À l’image d’une cinquantaine de groupes industriels européens appelant les pouvoirs publics à l’action, les acteurs économiques attendent des initiatives des gouvernements, notamment budgétaires, pour relancer la machine grippée par les retombées de la crise financière. Mais après une réunion des dirigeants des pays industrialisés et émergents du G20 jugée décevante, à Washington, le secrétaire au Trésor américain Henry Paulson a déclaré qu’il ne comptait pas puiser davantage dans les 700 MM de dollars mis à sa disposition par le Congrès pour sauver les banques d’ici à la prise de fonction du président Barack Obama, le 20 janvier. «Je vais faire ce que nous devons faire pour maintenir un système fort, mais je ne vais pas chercher à engager de nouvelles choses à moins qu’elles ne soient nécessaires», a déclaré M. Paulson.
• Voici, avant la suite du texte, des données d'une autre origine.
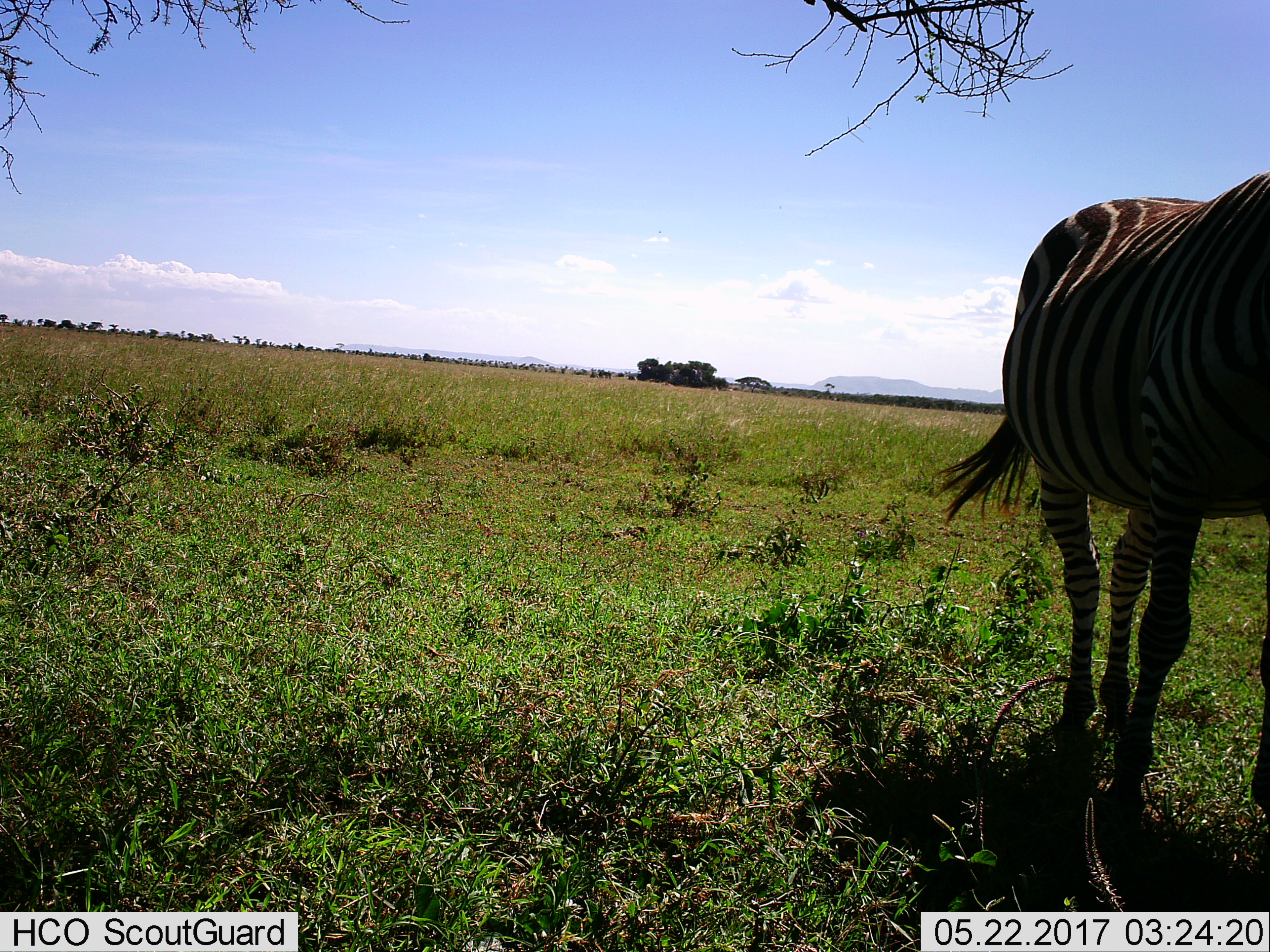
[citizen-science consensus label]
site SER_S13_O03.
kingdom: Animalia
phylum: Chordata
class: Mammalia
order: Perissodactyla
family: Equidae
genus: Equus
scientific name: Equus quagga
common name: plains zebra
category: zebraplains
Zebraplains (plains zebra) (Equus quagga), count 1. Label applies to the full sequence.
Très affaiblie par la crise financière, la banque américaine Citigroup a annoncé qu’elle allait tailler massivement dans ses effectifs, avec la disparition de 50.000 emplois dans les prochains mois. Il s’agit de la deuxième plus grosse charrette annoncée par une entreprise américaine depuis un plan social de 60.000 personnes chez le groupe informatique IBM en 1993. Le marché restait toutefois sceptique sur la capacité du groupe à sortir la tête de l’eau. L’action Citigroup a perdu 24% la semaine dernière et plus de 70% cette année. Plombée par ces mauvaises nouvelles, Wall Street avait nettement chuté lundi, le Dow Jones perdant 2,63%, dans la foulée des places européennes également en forte baisse. Les marchés asiatiques prolongeaient ce mouvement mardi. La Bourse de Tokyo a clôturé en baisse de 2,28%, au lendemain de la confirmation que le Japon, était entré en récession.